- [Input for this task]
::::::

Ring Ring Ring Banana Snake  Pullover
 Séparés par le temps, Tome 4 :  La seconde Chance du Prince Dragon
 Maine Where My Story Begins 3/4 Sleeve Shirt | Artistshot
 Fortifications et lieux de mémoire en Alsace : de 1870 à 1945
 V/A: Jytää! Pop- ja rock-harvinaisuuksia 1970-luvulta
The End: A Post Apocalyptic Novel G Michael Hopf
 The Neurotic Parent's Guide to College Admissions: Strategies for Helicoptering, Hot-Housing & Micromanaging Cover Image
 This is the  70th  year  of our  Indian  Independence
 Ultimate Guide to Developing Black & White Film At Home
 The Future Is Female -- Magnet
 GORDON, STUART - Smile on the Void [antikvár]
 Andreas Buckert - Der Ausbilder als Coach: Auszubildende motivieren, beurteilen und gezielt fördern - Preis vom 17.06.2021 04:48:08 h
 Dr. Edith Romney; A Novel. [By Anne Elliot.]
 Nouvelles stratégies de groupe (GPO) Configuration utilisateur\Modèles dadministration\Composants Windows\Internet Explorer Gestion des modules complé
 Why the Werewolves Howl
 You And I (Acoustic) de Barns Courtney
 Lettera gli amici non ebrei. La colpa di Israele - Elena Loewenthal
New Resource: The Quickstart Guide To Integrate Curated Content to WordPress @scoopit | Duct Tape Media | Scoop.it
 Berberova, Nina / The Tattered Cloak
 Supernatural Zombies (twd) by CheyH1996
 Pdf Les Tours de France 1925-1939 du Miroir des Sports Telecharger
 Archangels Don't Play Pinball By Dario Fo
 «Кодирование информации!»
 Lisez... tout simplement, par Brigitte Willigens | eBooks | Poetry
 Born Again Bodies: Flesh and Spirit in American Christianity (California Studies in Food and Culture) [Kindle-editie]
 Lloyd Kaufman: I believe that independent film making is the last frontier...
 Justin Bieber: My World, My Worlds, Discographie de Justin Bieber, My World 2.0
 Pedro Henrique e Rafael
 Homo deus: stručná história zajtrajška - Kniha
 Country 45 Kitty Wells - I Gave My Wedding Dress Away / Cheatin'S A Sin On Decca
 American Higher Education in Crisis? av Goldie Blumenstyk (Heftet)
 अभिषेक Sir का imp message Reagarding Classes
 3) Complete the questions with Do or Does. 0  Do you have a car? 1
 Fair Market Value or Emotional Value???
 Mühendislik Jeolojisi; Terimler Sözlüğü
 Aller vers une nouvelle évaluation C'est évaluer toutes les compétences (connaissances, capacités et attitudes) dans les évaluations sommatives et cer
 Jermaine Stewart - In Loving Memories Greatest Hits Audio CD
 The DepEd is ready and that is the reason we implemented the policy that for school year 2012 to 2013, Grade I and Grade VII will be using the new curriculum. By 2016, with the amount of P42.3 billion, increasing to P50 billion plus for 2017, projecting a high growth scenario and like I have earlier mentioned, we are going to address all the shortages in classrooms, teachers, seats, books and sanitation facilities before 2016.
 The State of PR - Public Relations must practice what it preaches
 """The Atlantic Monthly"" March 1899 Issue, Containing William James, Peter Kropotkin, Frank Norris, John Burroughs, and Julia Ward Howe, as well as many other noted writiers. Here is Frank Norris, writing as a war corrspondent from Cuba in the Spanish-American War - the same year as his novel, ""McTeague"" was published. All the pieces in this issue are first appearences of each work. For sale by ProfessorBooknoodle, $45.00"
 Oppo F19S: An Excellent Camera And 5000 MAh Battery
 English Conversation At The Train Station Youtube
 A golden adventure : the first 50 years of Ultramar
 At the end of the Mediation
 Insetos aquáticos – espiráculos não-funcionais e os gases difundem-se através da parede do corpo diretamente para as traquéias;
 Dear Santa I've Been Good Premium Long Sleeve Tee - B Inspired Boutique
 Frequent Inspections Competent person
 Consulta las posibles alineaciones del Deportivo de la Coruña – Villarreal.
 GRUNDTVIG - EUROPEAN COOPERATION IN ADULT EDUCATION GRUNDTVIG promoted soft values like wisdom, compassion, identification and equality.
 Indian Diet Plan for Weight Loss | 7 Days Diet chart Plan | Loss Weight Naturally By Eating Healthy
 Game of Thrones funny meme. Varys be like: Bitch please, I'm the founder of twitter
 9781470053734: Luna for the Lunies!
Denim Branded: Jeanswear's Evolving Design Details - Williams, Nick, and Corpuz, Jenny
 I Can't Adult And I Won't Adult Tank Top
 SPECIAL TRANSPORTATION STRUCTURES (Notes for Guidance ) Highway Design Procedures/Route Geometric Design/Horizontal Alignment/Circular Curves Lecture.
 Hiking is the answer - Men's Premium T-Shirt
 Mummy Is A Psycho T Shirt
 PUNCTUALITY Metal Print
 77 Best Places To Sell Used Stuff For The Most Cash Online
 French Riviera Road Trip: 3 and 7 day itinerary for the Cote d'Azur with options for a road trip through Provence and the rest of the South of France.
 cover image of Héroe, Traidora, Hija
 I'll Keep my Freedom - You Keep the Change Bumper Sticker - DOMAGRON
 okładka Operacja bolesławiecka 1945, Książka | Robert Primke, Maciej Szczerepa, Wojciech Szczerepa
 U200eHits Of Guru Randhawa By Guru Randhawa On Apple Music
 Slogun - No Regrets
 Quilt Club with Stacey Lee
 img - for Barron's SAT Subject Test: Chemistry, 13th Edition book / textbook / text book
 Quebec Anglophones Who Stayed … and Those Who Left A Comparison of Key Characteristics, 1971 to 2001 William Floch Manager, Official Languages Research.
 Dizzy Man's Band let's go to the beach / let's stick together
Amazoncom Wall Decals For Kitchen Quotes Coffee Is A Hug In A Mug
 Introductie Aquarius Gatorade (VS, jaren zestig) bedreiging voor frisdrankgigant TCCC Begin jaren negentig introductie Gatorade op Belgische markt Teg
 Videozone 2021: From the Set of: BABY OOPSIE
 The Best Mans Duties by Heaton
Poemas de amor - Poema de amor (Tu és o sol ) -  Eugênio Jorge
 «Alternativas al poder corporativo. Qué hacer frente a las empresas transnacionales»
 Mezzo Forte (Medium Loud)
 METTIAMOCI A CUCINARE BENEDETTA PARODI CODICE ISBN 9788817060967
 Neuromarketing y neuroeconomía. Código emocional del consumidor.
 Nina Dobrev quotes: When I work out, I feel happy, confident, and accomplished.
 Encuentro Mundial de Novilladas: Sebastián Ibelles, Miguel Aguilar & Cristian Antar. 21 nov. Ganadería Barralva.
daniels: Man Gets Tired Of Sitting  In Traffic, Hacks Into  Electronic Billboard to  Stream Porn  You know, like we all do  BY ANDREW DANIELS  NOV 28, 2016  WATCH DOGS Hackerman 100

::::::

- [Your goal] Search the listing above for the string "Sleeve". Copy every line that contains it.

- [Solution for this problem]
 Maine Where My Story Begins 3/4 Sleeve Shirt | Artistshot
 Dear Santa I've Been Good Premium Long Sleeve Tee - B Inspired Boutique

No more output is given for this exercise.